### Source extract
--- START ---

# CB or no CB?



## rd_ab_penman (Oct 18, 2007)

is the question. Which one would you, as a customer purchase?

This one without the CB has a Slimline nib with Whitetail deer antler and Euro finial and clip.





This one with the CB has a 308 bullet as the nib with Mule deer antler and Euro Finial and clip.


----------



## Russb (Oct 18, 2007)

No center band.


----------



## LanceD (Oct 18, 2007)

No CB.


----------



## wood-of-1kind (Oct 18, 2007)

No CB.

-Peter-[]


----------



## OKLAHOMAN (Oct 18, 2007)

A month or so ago I asked the same and got mixed results so I make both .


----------



## Blind_Squirrel (Oct 18, 2007)

No CB.


----------



## Firefyter-emt (Oct 18, 2007)

--- END ---

### Task A
In the center-band thread, what serves as the nib on the pen that has the CB?
### Task B
From the center-band thread, return the passage between "This one without" and "Russb (Oct 18, 2007)", inclusive.

### Dataset excerpts
--- START ---

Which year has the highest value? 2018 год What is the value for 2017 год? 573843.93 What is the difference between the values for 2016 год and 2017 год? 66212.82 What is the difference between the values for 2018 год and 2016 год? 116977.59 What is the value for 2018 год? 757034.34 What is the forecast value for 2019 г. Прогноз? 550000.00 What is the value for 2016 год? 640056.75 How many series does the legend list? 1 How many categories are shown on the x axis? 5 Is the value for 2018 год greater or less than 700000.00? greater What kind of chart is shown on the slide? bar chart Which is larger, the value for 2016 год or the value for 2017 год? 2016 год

--- END ---
--- START ---

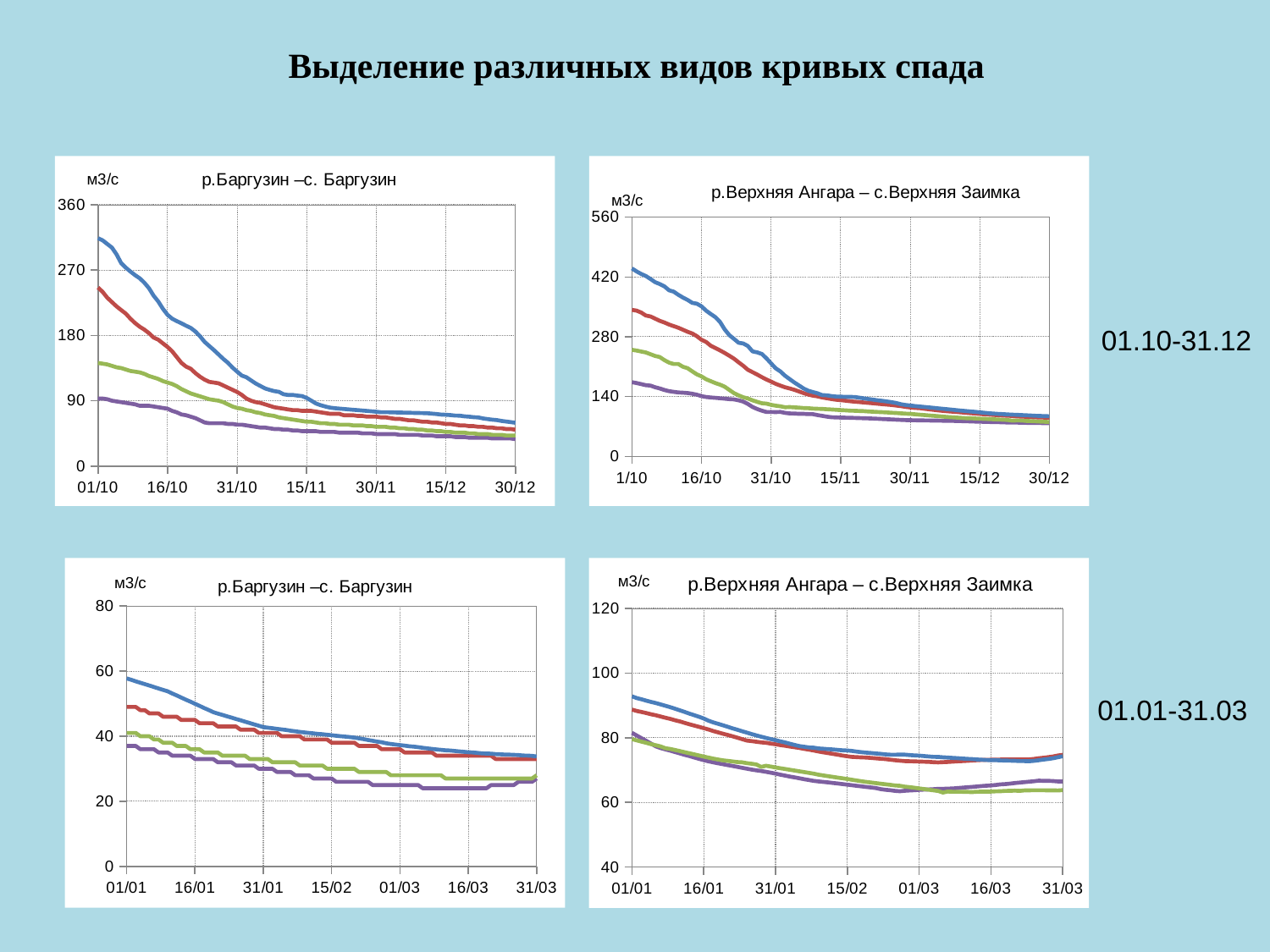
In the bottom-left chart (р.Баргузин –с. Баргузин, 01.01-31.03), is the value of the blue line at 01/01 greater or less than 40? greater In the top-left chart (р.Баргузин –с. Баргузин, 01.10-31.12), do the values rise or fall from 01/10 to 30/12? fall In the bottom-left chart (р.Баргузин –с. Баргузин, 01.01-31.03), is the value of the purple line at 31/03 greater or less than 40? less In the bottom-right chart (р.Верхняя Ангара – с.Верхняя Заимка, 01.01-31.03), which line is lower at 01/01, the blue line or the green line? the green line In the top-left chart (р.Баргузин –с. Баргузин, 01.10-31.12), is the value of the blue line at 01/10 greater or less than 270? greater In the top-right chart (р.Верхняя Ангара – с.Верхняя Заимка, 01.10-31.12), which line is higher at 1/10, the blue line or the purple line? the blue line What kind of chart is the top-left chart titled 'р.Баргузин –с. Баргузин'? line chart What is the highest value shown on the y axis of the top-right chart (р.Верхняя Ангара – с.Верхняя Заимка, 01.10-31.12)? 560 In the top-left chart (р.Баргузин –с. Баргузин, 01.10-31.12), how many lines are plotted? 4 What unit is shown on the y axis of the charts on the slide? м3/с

--- END ---

### Worked solution A
A 308 bullet.

### Worked solution B
This one without the CB has a Slimline nib with Whitetail deer antler and Euro finial and clip.





This one with the CB has a 308 bullet as the nib with Mule deer antler and Euro Finial and clip.


----------



## Russb (Oct 18, 2007)